(Spatial reasoning entries)
- - - - -
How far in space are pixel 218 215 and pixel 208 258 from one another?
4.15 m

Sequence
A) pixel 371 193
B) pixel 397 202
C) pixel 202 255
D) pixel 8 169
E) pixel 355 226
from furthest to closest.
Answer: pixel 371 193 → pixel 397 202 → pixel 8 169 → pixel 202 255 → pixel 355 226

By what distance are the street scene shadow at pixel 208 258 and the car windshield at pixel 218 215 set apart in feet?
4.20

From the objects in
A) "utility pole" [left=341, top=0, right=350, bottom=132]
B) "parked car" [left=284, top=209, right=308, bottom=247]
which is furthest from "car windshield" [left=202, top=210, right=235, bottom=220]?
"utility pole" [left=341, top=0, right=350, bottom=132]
- - - - -
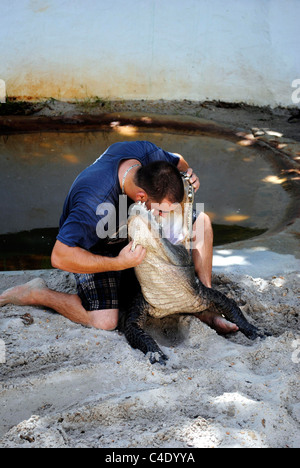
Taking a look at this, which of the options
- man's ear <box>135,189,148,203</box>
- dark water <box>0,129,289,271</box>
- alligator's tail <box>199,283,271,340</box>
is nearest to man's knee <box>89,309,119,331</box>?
- - - - -
**Goal:** Present the lines from the one containing "How far in space" up to and including the one containing "Answer: pixel 371" as a Markdown table with the columns Row and Line. Number each line and skip any blank lines.

**Task solution:**
| Row | Line |
|---|---|
| 1 | How far in space are pixel 218 215 and pixel 208 258 from one another? |
| 2 | 4.15 m |
| 3 | Sequence |
| 4 | A) pixel 371 193 |
| 5 | B) pixel 397 202 |
| 6 | C) pixel 202 255 |
| 7 | D) pixel 8 169 |
| 8 | E) pixel 355 226 |
| 9 | from furthest to closest. |
| 10 | Answer: pixel 371 193 → pixel 397 202 → pixel 8 169 → pixel 202 255 → pixel 355 226 |